DOCUMENT TEXT -

···

Making Sense of Bioethics: Column 034: Plastic Perfection? The Ethics of Breast Implants
In the last 10 years, the number of women undergoing breast augmentations has increased dramatically. Many seem convinced that breast implants are an easy way to shore up their self-image. As one woman put it, “I got implants so that I could gain back my confidence and feel good about myself.” The growing popularity of this kind of plastic surgery, however, raises a constellation of health concerns, ethical questions, and personal/spiritual issues that may need to be confronted whenever the temptation to pursue elective breast augmentation arises.
As a general rule, there should be a compelling therapeutic reason whenever we elect to undergo breast augmentation, because surgery and anesthesia always involve risks. Breast implant surgery is not considered “therapeutic” in the traditional sense, except for women who have undergone a mastectomy, or otherwise suffered significant breast damage, in which case the procedure may indeed represent a reconstructive or restorative therapy.
Implants, of course, are serious business - real surgery with real side effects and strange things that can go wrong. Choosing to increase the size of otherwise healthy breasts raises health-related concerns. Implants can rupture or develop leaks. They may need to be replaced periodically. The decision to get implants, particularly at an early age, is an almost certain guarantee of more surgeries later on.
Implants may increase diagnostic difficulties associated with doing mammograms. Some women report that implants make self-examinations harder. Implants and implant surgery can also affect the purpose and proper functioning of the breast, by causing lactation insufficiency and other complications associated with breast-feeding.

···

WORK ITEM A -
Reproduce the breast implants column verbatim between "Making Sense of" and "breast augmentation arises.", inclusive.
WORK ITEM B -
Decide whether each statement agrees with the breast implants column, answering yes or no and quoting the deciding words: (i) surgery and anesthesia always carry risks; (ii) implants, once placed, never need replacing; (iii) implants can make mammograms easier to perform.
The entries after this point are separate material and have no connection to the breast implants column.

Stored records -
···

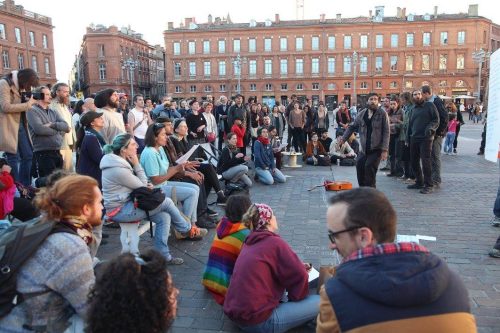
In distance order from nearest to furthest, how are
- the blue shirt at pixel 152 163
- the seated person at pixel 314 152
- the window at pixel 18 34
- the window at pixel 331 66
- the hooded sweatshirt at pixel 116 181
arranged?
the hooded sweatshirt at pixel 116 181
the blue shirt at pixel 152 163
the seated person at pixel 314 152
the window at pixel 18 34
the window at pixel 331 66

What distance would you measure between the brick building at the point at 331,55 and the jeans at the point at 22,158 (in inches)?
2642

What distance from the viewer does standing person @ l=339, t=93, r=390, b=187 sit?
8.08m

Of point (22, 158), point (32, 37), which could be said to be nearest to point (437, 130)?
point (22, 158)

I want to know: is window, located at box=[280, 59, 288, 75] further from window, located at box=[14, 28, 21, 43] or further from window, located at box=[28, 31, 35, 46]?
window, located at box=[14, 28, 21, 43]

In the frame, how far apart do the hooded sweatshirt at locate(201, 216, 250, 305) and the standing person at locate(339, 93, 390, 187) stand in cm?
486

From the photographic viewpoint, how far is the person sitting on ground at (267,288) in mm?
3311

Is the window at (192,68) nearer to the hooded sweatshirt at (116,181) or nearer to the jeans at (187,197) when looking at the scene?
the jeans at (187,197)

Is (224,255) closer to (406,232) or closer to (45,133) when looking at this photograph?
(406,232)

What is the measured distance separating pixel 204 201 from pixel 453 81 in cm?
7512

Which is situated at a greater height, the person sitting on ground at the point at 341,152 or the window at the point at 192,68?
the window at the point at 192,68

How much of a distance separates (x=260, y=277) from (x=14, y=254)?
172 centimetres

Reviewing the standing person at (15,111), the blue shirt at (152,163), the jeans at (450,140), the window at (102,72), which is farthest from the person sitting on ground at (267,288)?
the window at (102,72)

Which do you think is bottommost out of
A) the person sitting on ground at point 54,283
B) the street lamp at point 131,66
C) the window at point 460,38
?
the person sitting on ground at point 54,283

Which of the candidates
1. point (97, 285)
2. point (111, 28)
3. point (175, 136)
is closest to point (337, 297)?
point (97, 285)
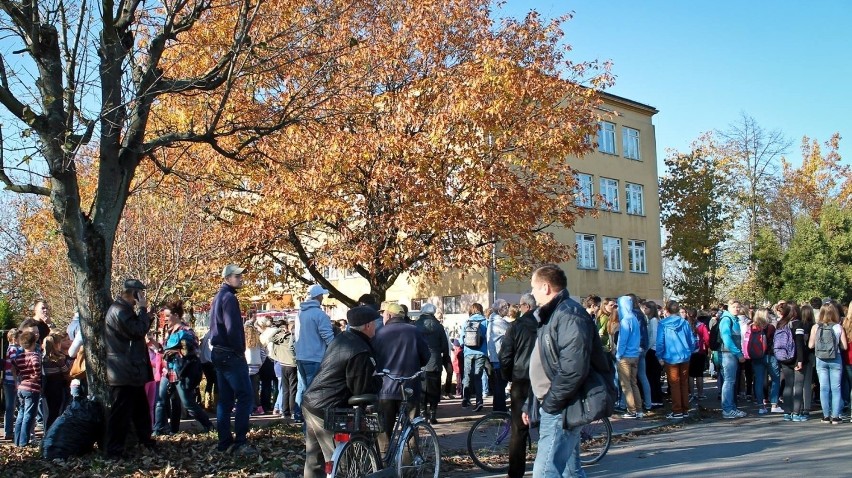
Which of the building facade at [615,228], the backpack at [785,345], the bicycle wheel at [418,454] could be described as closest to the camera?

···

EXERCISE RESULT A -
Making Sense of Bioethics: Column 034: Plastic Perfection? The Ethics of Breast Implants
In the last 10 years, the number of women undergoing breast augmentations has increased dramatically. Many seem convinced that breast implants are an easy way to shore up their self-image. As one woman put it, “I got implants so that I could gain back my confidence and feel good about myself.” The growing popularity of this kind of plastic surgery, however, raises a constellation of health concerns, ethical questions, and personal/spiritual issues that may need to be confronted whenever the temptation to pursue elective breast augmentation arises.

EXERCISE RESULT B -
(i) Yes: "because surgery and anesthesia always involve risks."
(ii) No: "They may need to be replaced periodically."
(iii) No: "Implants may increase diagnostic difficulties associated with doing mammograms."